### [WHAT THE EXERCISE ASKS]
List every publication, broadcaster, or other organization named in the report below on Femara and infertility.

** PASSAGE PROVIDED follows **

Cancer Drug Shown to Help Infertile Women Get Pregnant

A study published in the New England Journal of Medicine says one of the most common drugs used to treat breast cancer has an unexpected positive side effect.  Newsradio 1200 WOAI reports that Femara has been shown to be effective in helping infertile women get pregnant.

  Dr. Gregory Neal, a fertility specialists with the Fertility Center of San Antonio, says the drug, which is in a category of anti cancer drugs known as aromatase inhibitors, blocks the female hormone Estrogen, which is seen as the best way of starving breast cancer of the fuel that makes it spread.

  But he says the action in blocking the Estrogen has another side effect in women who are suffering from the common type of infertility known as polycystic ovarian syndrome.

  "That will cause your body to think there is a low Estrogen state, and say, oh, we're not making an egg this month because the Estrogen is low," he said. "So your body relases extra hormones to produce eggs inside fluid sacs called follicles."

  Dr. Neal says the use of Femara has been shown to be much for effective than Clomid, which is currently the standard for fertility treatment.

** End of PASSAGE PROVIDED **
** DATA PROVIDED follows **

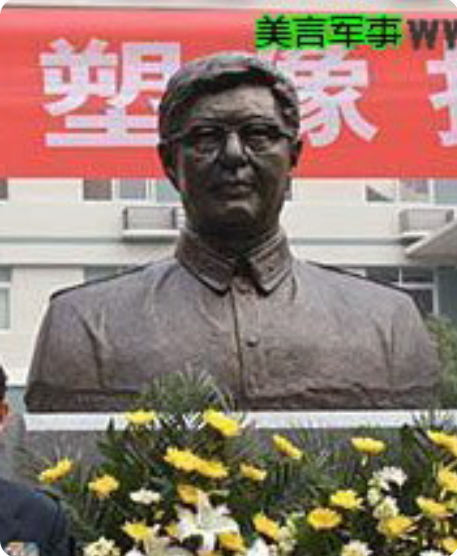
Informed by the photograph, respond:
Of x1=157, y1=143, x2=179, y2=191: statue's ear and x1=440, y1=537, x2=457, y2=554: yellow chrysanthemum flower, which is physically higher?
x1=157, y1=143, x2=179, y2=191: statue's ear

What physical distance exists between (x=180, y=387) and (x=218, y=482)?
0.28 metres

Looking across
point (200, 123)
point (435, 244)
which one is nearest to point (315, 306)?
point (200, 123)

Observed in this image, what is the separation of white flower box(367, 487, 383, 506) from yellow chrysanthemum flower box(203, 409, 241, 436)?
23 cm

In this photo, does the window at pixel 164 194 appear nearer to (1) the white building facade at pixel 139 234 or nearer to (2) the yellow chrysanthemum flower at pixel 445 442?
(1) the white building facade at pixel 139 234

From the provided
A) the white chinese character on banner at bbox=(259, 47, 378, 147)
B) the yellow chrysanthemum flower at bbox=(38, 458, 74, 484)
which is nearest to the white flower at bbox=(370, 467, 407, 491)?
the yellow chrysanthemum flower at bbox=(38, 458, 74, 484)

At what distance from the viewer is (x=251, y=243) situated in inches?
119

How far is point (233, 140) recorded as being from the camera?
9.47 ft

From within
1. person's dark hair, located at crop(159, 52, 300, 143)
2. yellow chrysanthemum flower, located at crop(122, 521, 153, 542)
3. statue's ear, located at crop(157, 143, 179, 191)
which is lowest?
yellow chrysanthemum flower, located at crop(122, 521, 153, 542)

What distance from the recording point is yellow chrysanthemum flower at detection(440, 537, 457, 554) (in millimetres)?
2125

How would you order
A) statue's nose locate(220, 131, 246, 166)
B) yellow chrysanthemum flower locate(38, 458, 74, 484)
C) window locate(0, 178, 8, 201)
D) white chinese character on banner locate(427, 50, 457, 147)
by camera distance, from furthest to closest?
window locate(0, 178, 8, 201) < white chinese character on banner locate(427, 50, 457, 147) < statue's nose locate(220, 131, 246, 166) < yellow chrysanthemum flower locate(38, 458, 74, 484)

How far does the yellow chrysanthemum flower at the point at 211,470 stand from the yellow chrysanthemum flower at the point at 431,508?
0.30 metres

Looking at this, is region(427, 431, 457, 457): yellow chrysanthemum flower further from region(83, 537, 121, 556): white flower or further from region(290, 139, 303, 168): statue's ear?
region(290, 139, 303, 168): statue's ear

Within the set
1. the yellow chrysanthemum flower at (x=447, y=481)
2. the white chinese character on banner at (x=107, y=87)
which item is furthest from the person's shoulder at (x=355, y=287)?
the white chinese character on banner at (x=107, y=87)

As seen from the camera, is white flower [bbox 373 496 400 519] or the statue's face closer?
white flower [bbox 373 496 400 519]
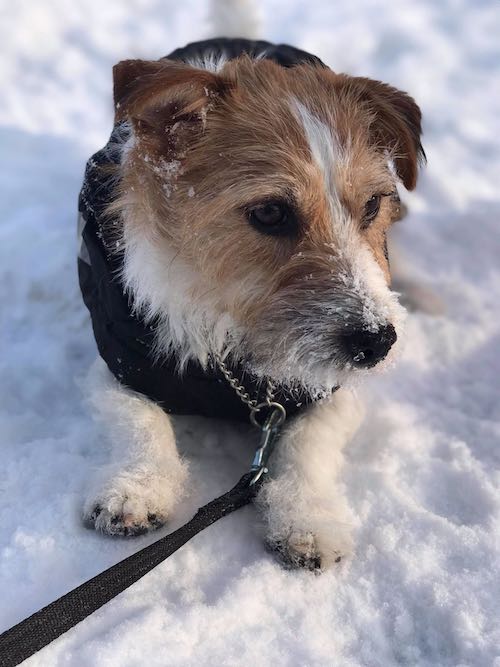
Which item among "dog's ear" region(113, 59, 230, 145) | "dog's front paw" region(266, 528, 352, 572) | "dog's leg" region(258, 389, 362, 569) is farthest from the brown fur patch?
"dog's front paw" region(266, 528, 352, 572)

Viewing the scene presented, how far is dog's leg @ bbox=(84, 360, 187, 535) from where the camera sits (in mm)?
2221

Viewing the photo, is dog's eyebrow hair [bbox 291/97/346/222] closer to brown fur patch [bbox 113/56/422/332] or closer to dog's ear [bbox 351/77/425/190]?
brown fur patch [bbox 113/56/422/332]

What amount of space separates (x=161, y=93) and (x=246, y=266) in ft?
1.97

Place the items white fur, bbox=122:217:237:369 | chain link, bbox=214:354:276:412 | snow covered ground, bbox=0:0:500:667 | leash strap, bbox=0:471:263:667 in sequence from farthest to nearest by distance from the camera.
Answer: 1. chain link, bbox=214:354:276:412
2. white fur, bbox=122:217:237:369
3. snow covered ground, bbox=0:0:500:667
4. leash strap, bbox=0:471:263:667

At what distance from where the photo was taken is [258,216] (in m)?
2.18

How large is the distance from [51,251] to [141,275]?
1594 mm

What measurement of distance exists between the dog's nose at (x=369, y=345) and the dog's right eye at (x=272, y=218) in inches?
16.8

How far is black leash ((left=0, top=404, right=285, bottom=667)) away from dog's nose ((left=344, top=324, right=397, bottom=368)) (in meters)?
0.59

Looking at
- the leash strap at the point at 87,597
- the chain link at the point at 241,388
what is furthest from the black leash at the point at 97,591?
the chain link at the point at 241,388

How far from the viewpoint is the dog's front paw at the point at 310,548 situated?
2137mm

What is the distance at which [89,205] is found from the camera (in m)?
2.63

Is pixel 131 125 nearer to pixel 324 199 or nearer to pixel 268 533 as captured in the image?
pixel 324 199

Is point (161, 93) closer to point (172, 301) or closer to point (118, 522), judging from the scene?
point (172, 301)

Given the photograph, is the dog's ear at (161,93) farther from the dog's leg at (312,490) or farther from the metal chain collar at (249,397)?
the dog's leg at (312,490)
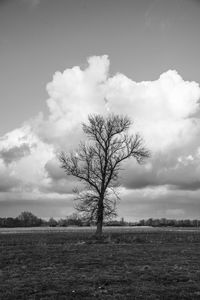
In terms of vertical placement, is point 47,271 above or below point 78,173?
below

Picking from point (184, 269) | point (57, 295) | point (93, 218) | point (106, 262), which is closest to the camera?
point (57, 295)

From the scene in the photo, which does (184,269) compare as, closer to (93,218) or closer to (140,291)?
(140,291)

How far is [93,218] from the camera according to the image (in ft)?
146

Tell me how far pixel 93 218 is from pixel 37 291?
110 ft

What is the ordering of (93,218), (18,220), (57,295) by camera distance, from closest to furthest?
1. (57,295)
2. (93,218)
3. (18,220)

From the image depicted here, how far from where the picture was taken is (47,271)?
50.4ft

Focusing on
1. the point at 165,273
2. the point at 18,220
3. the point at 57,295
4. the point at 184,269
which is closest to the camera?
the point at 57,295

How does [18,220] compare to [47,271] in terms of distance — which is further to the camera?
[18,220]

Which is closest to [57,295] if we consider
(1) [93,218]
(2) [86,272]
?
(2) [86,272]

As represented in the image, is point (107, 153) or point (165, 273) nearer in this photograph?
point (165, 273)

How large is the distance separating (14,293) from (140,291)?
3766 mm

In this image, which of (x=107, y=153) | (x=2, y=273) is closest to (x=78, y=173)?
(x=107, y=153)

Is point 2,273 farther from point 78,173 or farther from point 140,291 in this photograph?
point 78,173

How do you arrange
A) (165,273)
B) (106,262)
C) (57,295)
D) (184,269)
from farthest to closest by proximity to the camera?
(106,262), (184,269), (165,273), (57,295)
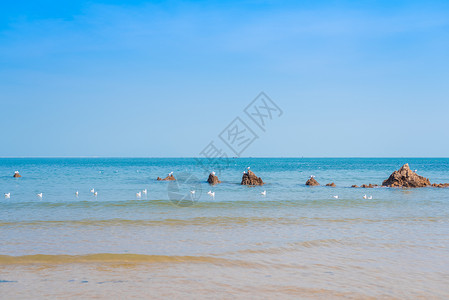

** End of DATA PROVIDED **

### [SOLUTION TO THE EXERCISE]
New England Journal of Medicine
Newsradio 1200 WOAI
Fertility Center of San Antonio